#### REQUIRED WORK:
Please repeat the lines below, exactly and only, from the one that holds "отборочные матчи на евро сборная России" through the one that holds "Book vs Ebook Economics".

#### DATA UNDER STUDY:
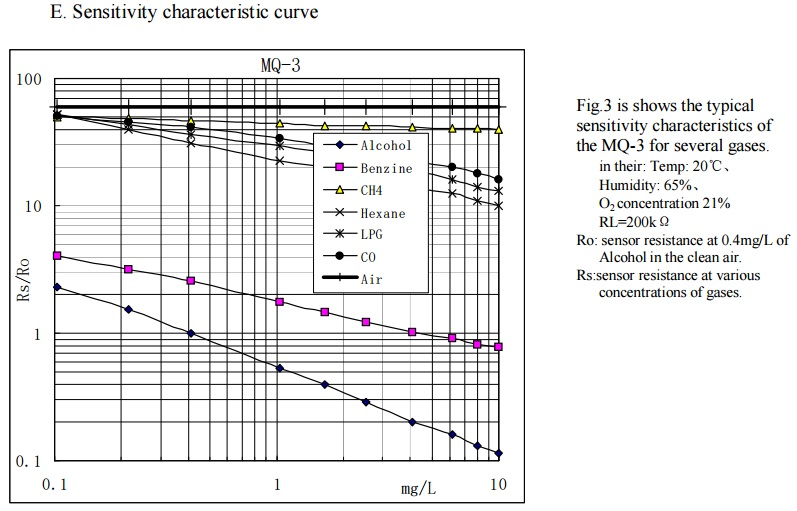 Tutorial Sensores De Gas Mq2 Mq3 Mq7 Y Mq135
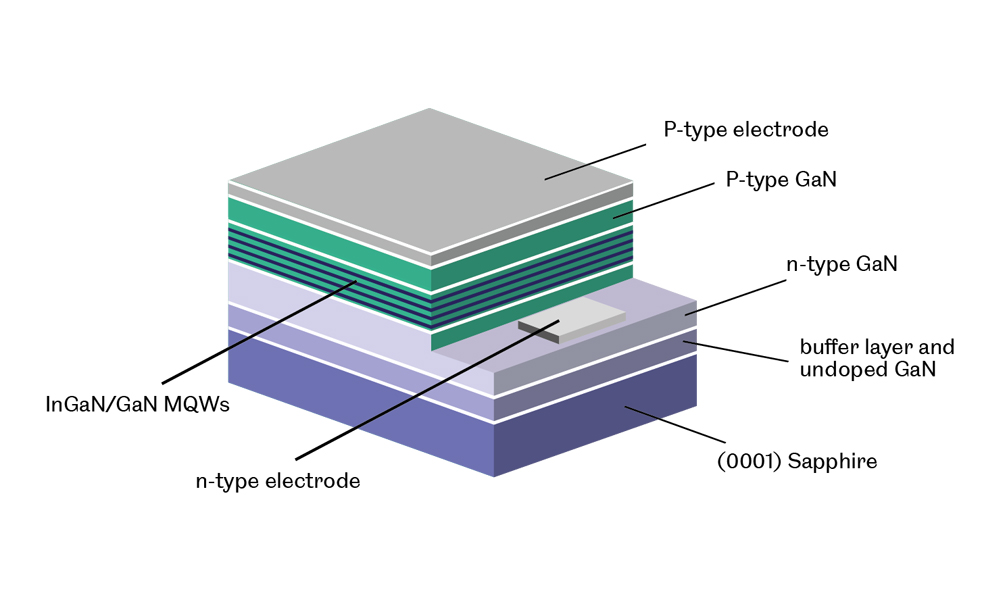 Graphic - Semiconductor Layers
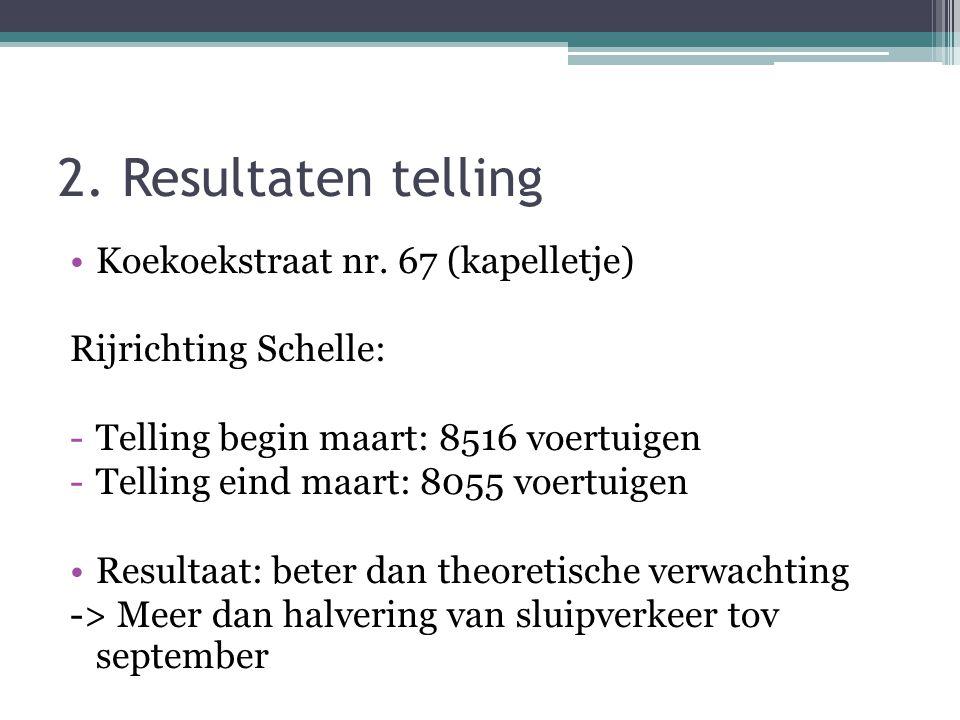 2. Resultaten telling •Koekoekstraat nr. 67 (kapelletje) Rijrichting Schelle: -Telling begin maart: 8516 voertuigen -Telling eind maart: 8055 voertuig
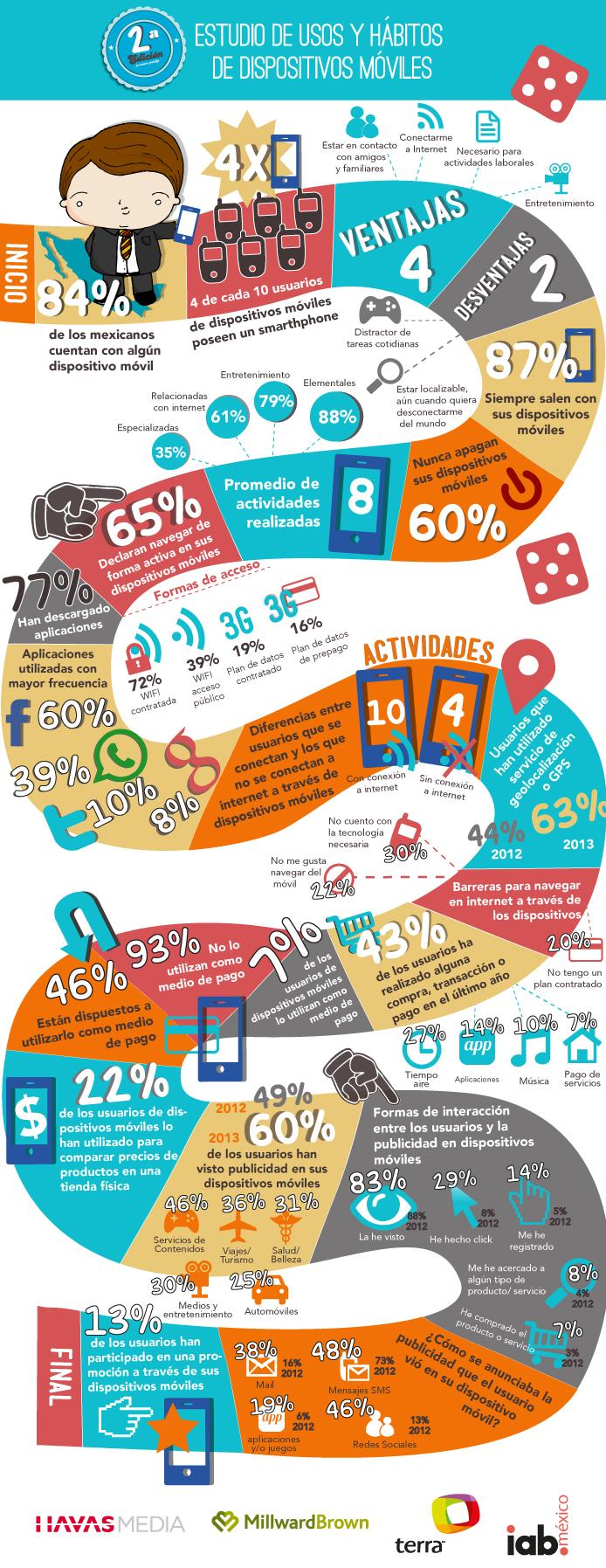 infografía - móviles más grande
--
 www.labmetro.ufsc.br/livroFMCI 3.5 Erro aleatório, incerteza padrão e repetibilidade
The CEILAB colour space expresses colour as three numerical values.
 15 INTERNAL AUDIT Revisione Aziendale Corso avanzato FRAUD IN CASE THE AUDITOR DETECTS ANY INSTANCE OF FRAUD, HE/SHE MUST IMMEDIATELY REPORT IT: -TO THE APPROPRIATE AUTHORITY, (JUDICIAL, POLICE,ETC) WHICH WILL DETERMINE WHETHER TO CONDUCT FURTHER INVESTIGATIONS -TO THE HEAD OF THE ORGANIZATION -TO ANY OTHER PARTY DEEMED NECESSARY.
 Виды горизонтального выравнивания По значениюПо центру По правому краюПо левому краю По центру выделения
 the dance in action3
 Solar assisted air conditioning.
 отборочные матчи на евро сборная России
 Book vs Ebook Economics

#### ANSWER SPACE:
 отборочные матчи на евро сборная России
 Book vs Ebook Economics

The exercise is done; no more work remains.